We stand before an opportunity to study how a confluence of trends may shift programming models away from a traditional, process-centric view point towards a data-centric one, in which data is the primary citizen of the system. This opportunity arises from trends in hardware that directly impact how we view the data access path and the responsibilities ofthe operating system and the kernel. The increasing speed of interconnect technologies draws computing nodes closer together in latency space, increasing the efficiency and useability of shared memory. Persistence, traditionally trapped low in the memory hierarchy, is leaking upward, as access speeds for persistent devices increase (sidenote: this includes new technologies like byte-addressible non-volatile memory DIMMs, but also improvements in SSD performance and interfaces). As a result, the overhead of the traditional kernel-driven data access path begins to dominate the cost of accessing persistent data. Finally, the increasing heterogeneity and disaggregation of compute and memory devices demands increased data and compute mobility, as software demands continued scalability, distribution, and raw speed.

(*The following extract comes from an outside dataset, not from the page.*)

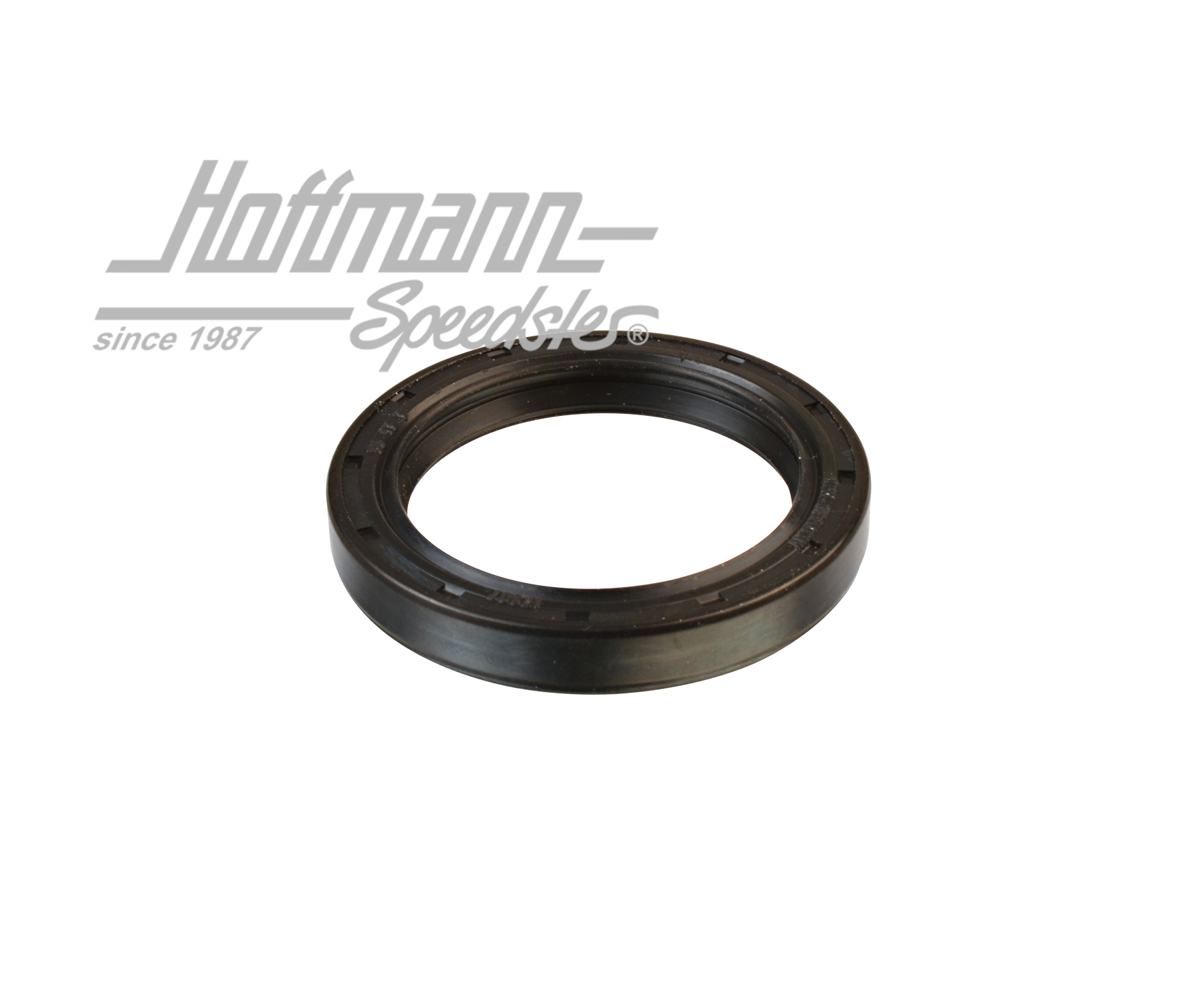 Paraolio
, albero a camme, 911, 70-77 | 999 113 068 50 | 530-0070-92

This dissertation presents a new, data-centric operating system and programming model designed around the trends above. The data-centric approach reframes the goals of the operating system and enables us to re-imagine classic systems programming techniques into a model that facilitates data sharing instead of hindering it. For example, classical systems programming models and techniques tend to involve significant complexity and overhead in dealing with data persistence and sharing, such as expensive coarse-grained persistence operations, rigid RPC data models, and serialization. In contrast, our data-centric approach gets the kernel out of the way of the data access path, makes data mobile through invariant references whose meaning does not change depending on address space or machine (in contrast to virtual memory, whose references only have meaning inside a single address space), and thus removes the need for serialization.

We will cover the motivation and hardware trends that lead to our design, define a design space based on those trends, and finally discuss Twizzler, a point in that design space that exemplifies the ideals we will discuss. We will evaluate Twizzler with case-studies that demonstrate system behavior, and efficacy and useability of our programming models, by building several new pieces of software for Twizzler. These, along with ported larger applications, will be used to demonstrate the performanceof Twizzler and its programming model, often showing performance increase just due to simplification of software layers.